Admittedly, the Rules of Court provides that a motion to intervene be filed at any time before rendition
of judgment of the trial court.15 However, the suppletory role of the Rules of Court in this case must be
dispensed with if its application would frustrate the electoral will. Further, as the Solicitor General points
out in his Comment filed in behalf of the COMELEC, the Court has, in exceptional cases, allowed
intervention notwithstanding the rendition of judgment by the trial court16, or even after the case had
become final and executory.17 The Court is not ordinarily predisposed, on account of broad claims of
equity, to disregard infractions of procedural rules. Yet election cases are of such an exceptional
character that the supervening State interest is to ensure that the true results of its elections are given
efficacy. We find that the COMELEC’s grant of the Bollozos Intervention is in accord with this superior
principle which is grounded on the imperative to seek and make the sovereign will of the people prevail.

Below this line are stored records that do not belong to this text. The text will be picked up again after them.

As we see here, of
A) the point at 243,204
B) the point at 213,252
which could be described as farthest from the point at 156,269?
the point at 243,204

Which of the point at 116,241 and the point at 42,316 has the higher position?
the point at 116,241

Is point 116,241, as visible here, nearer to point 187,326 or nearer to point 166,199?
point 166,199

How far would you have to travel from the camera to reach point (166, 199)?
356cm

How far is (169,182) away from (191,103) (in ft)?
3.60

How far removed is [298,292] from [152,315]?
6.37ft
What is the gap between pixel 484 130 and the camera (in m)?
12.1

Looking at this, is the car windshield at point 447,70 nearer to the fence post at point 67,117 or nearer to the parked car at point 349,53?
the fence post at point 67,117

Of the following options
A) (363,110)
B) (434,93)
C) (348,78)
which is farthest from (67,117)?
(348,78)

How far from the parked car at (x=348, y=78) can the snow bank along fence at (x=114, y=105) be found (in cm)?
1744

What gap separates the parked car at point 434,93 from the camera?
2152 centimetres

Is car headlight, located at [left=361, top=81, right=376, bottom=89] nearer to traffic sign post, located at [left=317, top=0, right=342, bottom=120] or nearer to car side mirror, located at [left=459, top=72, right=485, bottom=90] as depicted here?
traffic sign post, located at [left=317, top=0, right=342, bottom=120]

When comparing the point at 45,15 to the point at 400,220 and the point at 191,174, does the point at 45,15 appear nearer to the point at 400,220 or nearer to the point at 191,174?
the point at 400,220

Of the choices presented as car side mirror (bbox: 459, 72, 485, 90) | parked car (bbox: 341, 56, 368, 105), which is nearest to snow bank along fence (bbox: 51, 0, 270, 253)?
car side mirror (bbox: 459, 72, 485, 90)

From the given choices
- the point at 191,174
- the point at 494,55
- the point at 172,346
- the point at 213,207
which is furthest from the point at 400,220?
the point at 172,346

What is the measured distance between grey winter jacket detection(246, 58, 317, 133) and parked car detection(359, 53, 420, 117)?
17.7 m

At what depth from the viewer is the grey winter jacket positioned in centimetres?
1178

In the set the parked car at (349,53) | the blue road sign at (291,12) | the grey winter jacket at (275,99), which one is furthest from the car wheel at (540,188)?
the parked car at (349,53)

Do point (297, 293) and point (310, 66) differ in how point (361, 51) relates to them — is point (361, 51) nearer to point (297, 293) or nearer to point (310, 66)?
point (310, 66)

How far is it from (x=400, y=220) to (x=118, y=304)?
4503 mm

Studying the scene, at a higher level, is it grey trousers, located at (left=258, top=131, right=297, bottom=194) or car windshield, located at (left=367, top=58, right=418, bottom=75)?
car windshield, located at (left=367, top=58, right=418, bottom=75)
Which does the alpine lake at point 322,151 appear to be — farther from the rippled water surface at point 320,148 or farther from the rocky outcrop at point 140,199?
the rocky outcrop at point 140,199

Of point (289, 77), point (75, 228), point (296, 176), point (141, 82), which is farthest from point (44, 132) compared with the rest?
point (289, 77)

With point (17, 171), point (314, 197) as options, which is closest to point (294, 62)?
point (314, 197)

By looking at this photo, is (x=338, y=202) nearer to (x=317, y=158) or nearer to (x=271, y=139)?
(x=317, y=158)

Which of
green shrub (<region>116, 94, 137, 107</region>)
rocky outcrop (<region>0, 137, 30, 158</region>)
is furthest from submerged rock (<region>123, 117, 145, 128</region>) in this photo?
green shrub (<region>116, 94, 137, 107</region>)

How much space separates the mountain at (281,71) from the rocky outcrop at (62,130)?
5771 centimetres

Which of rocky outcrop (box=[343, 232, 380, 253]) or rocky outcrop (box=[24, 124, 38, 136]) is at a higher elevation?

Finally, none of the parties question the COMELEC En Banc’s declaration of vacancy of the tenth (10th)
seat in the Sangguniang Panglungsod of Gingoog City on the premise that the tenth (10th) placer
Asuncion’s subsequent active candidacy and election as Punong Barangay should be deemed an
abandonment of his protest. In so holding, the COMELEC En Banc cited the Court’s majority opinion in
the case of Defensor-Santiago v. Ramos.18 The parties adduced no compelling reason for the Court to
disturb this conclusion of the COMELEC. At the same time, the eleventh (11th) placer Garcia cannot be
elevated to the tenth (10th) spot, for the simple reason that the electorate of Gingoog City did not elect
him as one of the ten (10) city councilors.

WHEREFORE, the petition is DISMISSED for lack of merit.

SO ORDERED.

Davide, Jr., Puno, Vitug, Panganiban, Quisumbing, Ynares-Santiago, Sandoval-Gutierrez, Carpio, Austria-
Martinez, Corona, Carpio-Morales, Callejo, Sr., and Azcuna, JJ., concur.